• DATA FOR THIS TASK

** START **

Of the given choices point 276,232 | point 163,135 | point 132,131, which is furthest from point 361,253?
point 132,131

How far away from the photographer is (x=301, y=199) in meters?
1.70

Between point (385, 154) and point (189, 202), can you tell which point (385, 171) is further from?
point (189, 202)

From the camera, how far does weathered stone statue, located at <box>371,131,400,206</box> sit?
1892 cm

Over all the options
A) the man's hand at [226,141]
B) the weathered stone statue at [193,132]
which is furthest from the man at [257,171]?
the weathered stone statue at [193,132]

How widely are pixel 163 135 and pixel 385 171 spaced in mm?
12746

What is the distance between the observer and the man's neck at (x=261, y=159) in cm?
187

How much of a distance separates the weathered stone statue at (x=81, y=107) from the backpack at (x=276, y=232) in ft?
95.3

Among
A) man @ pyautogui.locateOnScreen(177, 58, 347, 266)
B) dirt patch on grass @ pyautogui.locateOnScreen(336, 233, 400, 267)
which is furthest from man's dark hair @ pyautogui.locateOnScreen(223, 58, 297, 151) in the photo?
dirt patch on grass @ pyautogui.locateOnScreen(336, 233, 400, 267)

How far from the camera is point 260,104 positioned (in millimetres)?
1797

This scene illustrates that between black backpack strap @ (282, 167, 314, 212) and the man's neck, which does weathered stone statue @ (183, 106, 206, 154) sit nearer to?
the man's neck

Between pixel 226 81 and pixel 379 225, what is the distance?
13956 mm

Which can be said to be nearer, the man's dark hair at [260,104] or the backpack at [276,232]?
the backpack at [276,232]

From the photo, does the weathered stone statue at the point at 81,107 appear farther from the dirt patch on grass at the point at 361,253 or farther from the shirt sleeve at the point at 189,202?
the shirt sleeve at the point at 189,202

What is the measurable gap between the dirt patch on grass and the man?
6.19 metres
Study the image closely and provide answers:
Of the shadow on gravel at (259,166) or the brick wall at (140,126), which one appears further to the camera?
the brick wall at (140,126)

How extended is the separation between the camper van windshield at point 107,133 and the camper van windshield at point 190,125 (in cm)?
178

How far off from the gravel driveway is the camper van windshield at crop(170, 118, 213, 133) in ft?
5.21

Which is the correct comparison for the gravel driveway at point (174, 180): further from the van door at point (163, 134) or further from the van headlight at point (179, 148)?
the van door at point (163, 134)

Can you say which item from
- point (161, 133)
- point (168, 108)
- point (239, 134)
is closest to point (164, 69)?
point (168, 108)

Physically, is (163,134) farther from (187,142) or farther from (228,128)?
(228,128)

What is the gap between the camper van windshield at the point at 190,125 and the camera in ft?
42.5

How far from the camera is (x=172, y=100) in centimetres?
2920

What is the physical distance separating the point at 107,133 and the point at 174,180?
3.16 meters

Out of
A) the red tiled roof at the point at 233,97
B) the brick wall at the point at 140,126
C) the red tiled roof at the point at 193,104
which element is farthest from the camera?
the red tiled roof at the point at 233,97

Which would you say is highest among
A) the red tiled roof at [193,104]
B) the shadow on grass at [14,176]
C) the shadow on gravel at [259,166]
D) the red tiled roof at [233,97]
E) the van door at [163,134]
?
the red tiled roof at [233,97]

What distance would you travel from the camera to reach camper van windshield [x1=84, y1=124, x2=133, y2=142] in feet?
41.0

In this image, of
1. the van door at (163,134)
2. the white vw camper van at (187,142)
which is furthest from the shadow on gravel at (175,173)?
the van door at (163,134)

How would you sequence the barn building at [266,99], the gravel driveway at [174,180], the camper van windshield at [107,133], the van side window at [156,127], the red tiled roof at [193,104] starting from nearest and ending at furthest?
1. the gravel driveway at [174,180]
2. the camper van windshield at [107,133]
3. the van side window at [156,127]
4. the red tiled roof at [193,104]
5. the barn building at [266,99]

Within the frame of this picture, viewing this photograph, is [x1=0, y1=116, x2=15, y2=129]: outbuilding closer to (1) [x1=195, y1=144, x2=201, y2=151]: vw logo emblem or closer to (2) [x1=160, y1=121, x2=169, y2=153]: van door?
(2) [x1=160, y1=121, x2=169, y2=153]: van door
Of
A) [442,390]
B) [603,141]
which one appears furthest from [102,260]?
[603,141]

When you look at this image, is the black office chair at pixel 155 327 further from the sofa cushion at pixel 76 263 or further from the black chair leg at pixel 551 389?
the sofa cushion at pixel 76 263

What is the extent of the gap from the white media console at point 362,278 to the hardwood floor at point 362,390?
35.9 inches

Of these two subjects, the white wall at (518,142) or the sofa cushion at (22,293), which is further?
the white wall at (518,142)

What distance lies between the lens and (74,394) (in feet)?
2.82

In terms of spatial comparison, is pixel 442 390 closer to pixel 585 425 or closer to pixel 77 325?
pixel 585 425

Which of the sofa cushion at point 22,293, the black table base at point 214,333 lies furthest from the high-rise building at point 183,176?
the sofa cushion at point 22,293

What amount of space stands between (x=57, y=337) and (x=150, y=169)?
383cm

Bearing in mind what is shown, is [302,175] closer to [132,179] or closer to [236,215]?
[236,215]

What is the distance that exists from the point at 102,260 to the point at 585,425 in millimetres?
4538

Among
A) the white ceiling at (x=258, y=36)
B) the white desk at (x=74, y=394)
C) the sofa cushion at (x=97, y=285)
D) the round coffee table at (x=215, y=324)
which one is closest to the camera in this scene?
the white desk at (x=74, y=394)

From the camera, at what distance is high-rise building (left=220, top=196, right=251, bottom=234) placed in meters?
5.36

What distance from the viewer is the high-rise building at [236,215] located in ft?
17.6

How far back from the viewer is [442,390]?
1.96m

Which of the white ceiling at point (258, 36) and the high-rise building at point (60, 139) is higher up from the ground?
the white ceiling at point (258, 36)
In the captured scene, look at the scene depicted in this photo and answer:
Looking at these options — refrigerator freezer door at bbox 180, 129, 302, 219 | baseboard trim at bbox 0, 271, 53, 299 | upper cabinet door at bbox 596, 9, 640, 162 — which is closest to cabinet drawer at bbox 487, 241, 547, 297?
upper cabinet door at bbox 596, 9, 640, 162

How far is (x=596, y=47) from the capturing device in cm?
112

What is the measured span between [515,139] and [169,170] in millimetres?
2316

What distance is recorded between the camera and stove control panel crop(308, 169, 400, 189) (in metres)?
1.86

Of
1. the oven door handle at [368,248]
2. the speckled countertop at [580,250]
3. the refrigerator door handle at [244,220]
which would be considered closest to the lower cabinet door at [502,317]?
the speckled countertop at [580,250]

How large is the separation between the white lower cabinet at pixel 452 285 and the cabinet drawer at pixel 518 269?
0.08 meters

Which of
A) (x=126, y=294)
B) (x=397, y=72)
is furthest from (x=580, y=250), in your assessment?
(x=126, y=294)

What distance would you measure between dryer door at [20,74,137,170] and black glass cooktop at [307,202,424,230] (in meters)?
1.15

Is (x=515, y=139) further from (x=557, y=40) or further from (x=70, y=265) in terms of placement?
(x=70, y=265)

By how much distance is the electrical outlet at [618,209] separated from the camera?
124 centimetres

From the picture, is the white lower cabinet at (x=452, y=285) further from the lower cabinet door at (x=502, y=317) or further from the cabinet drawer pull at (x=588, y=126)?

** END **

• THE EXERCISE
Copy the entries verbatim, beginning at the line that contains "Can you say which item from" and stopping after the line that contains "3.16 meters".

• SOLUTION BELOW
Can you say which item from
- point (161, 133)
- point (168, 108)
- point (239, 134)
is closest to point (164, 69)?
point (168, 108)

Physically, is (163,134) farther from (187,142) or farther from (228,128)?
(228,128)

What is the gap between the camper van windshield at the point at 190,125 and the camera in ft?
42.5

How far from the camera is (x=172, y=100) in centimetres?
2920

What is the physical distance separating the point at 107,133 and the point at 174,180?
3.16 meters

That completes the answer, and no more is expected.